Birmingham Post-Herald
- Type: Daily newspaper
- Owner: Scripps (1950–2005)
- Founder(s): Age: John Cantley Herald: Rufus N. Rhodes Post: Ed Leech
- Founded: 1850
- Ceased publication: September 23, 2005
- Language: English
- Headquarters: Birmingham, Alabama
- ISSN: 1040-1571

= Birmingham Post-Herald =

Defunct daily newspaper in Birmingham, Alabama

The Birmingham Post-Herald was a daily newspaper in Birmingham, Alabama, with roots dating back to 1850, before the founding of Birmingham. The final edition was published on September 23, 2005. In its last full year, its average daily circulation was 7,544, down from 8,948 the previous year.

==History==
In 1850 John Cantley, a merchant from Tuscaloosa, established the Elyton Herald, Jefferson County's first newspaper. The early years of the newspaper were marked by frequent changes of name and ownership. In the 1860s, Cantley sold the weekly paper to Henry A. Hale. In 1871, the year that the new industrial center of Birmingham was incorporated, Hale sold the business to R. H. Henley, who was also Birmingham's first mayor. Henley renamed the paper the Birmingham Sun and published it himself for the first six months, before selling it to Thomas McLaughlin and James Matthews, who again changed the name to The Jefferson Independent. The Independent lasted for two years before it was bought by Willis Roberts and Frank M. Grace, who again changed the name, this time to The Weekly Iron Age.

In 1881, the paper again changed hands. The new owners, W. C. Garrett and R. H. Thornton, again changed the name to The Daily Birmingham Age and began daily publication for the first time. With the addition of national and world news items from the Associated Press the Age reached a peak of success, ranking second only to The Atlanta Constitution in the Southern market in advertising dollars.

In 1887 Rufus N. Rhodes founded a rival newspaper, The Daily Herald appeared on the streets of Birmingham. After a year as competitors, the two papers merged on November 8, 1888, to form The Birmingham Age-Herald. This combined paper was sold in 1896 to an upstart rival, The Daily State. For two years it was published under the Daily State Herald masthead before controlling interest was sold to E. W. Barrett and the Age-Herald name restored.

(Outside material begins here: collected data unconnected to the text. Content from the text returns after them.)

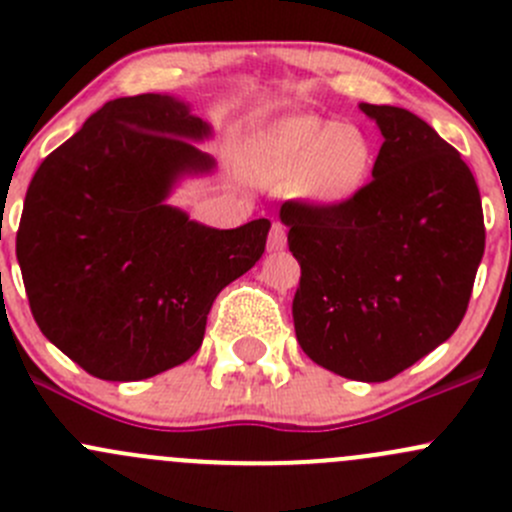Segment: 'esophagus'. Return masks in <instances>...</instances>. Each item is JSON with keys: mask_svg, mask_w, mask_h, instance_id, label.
I'll return each mask as SVG.
<instances>
[{"mask_svg": "<svg viewBox=\"0 0 512 512\" xmlns=\"http://www.w3.org/2000/svg\"><path fill=\"white\" fill-rule=\"evenodd\" d=\"M285 245H287V227L282 223H272L270 240H267V250L280 252V250H285Z\"/></svg>", "mask_w": 512, "mask_h": 512, "instance_id": "1", "label": "esophagus"}]
</instances>
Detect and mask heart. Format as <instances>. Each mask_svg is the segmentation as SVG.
Here are the masks:
<instances>
[{"instance_id": "1", "label": "heart", "mask_w": 512, "mask_h": 512, "mask_svg": "<svg viewBox=\"0 0 512 512\" xmlns=\"http://www.w3.org/2000/svg\"><path fill=\"white\" fill-rule=\"evenodd\" d=\"M374 141L364 128L322 116H294L267 128L250 148L252 173L272 188H297L322 205H342L374 170Z\"/></svg>"}]
</instances>
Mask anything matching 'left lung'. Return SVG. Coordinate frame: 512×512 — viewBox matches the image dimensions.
Wrapping results in <instances>:
<instances>
[{"mask_svg":"<svg viewBox=\"0 0 512 512\" xmlns=\"http://www.w3.org/2000/svg\"><path fill=\"white\" fill-rule=\"evenodd\" d=\"M384 143L374 178L342 205L287 200L299 262L292 317L314 364L394 379L446 342L485 250L480 193L461 153L406 108L361 103Z\"/></svg>","mask_w":512,"mask_h":512,"instance_id":"8db88e82","label":"left lung"}]
</instances>
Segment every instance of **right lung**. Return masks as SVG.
<instances>
[{
  "label": "right lung",
  "mask_w": 512,
  "mask_h": 512,
  "mask_svg": "<svg viewBox=\"0 0 512 512\" xmlns=\"http://www.w3.org/2000/svg\"><path fill=\"white\" fill-rule=\"evenodd\" d=\"M210 133L173 96L103 103L44 158L17 230L41 334L106 381H138L200 349L210 307L262 257L270 220L215 230L165 205L175 178L210 170Z\"/></svg>",
  "instance_id": "right-lung-1"
}]
</instances>
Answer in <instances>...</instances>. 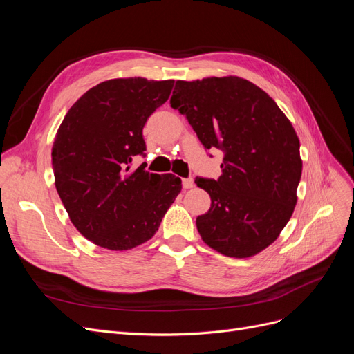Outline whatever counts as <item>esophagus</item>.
<instances>
[{"label":"esophagus","instance_id":"esophagus-1","mask_svg":"<svg viewBox=\"0 0 354 354\" xmlns=\"http://www.w3.org/2000/svg\"><path fill=\"white\" fill-rule=\"evenodd\" d=\"M192 187H194V180L183 178V189H192Z\"/></svg>","mask_w":354,"mask_h":354}]
</instances>
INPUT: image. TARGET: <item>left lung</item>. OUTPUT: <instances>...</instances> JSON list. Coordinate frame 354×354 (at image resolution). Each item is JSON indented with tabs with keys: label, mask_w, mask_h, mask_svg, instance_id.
Returning <instances> with one entry per match:
<instances>
[{
	"label": "left lung",
	"mask_w": 354,
	"mask_h": 354,
	"mask_svg": "<svg viewBox=\"0 0 354 354\" xmlns=\"http://www.w3.org/2000/svg\"><path fill=\"white\" fill-rule=\"evenodd\" d=\"M169 103L203 147L224 152L218 180H195L211 196L196 218L202 241L233 259L261 252L297 205L303 160L291 121L264 90L232 75L177 81Z\"/></svg>",
	"instance_id": "obj_1"
}]
</instances>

During this time, E. W. Barrett died and his widow sold the Age-Herald to Frederick I. Thompson, Donald Comer and B. B. Comer. In 1927 the paper was sold to another rival, Victor Henry Hanson, publisher of The Birmingham News. Hanson published both papers simultaneously, the Age-Herald in the morning and The Birmingham News in the evenings. On Sundays, a joint Birmingham News Age-Herald edition was distributed.

Another merger occurred in 1950 when the Age-Herald joined with the Scripps-Howard-owned Birmingham Post, which had grown to a large circulation since its founding in 1921 by Ed Leech. By the terms of the merger, the News and Post-Herald became independent papers published under a joint operating agreement. Circulation, advertising and printing were provided by The Birmingham News Company. The Post-Herald published on weekday mornings while the News became the sole evening and Sunday paper.

The Post-Herald figured in several episodes of the Civil Rights Movement. Post-Herald photographer Tommy Langston's 1961 image of Ku Klux Klan members attacking Freedom Riders attracted national attention because it showed FBI informant Gary Thomas Rowe in the violent mob. Langston himself was badly beaten after making the picture. In 1962, Post-Herald editor Jimmy Mills was arrested for publishing an election-day editorial suggesting how citizens should vote. Mills fought his conviction all the way to the U.S. Supreme Court, which held in Mills v. Alabama that the state could not prohibit campaigning on election day.

==Decline==
In 1996, the News Company instigated a switch between the morning and evening publications, again creating a joint weekend edition (distributed on Saturdays). This move reinforced The News pre-eminent role in a time when morning papers are the norm. Toward the end of its existence, the Post-Herald adopted a niche of emphasizing more detailed local stories and featuring well-known local columnists, including Paul Finebaum.

The long-expected closure was announced to staffers and then to the public by E. W. Scripps executives on the morning of September 22, 2005, the day before the final edition. The announcement said that the Birmingham market could simply no longer support two newspapers, thus continuing a trend of big-city afternoon newspapers either folding or merging with morning newspapers. Writer Clarke Stallworth held the distinction of writing the lead story for the front page of both the first and last editions of the Post-Herald.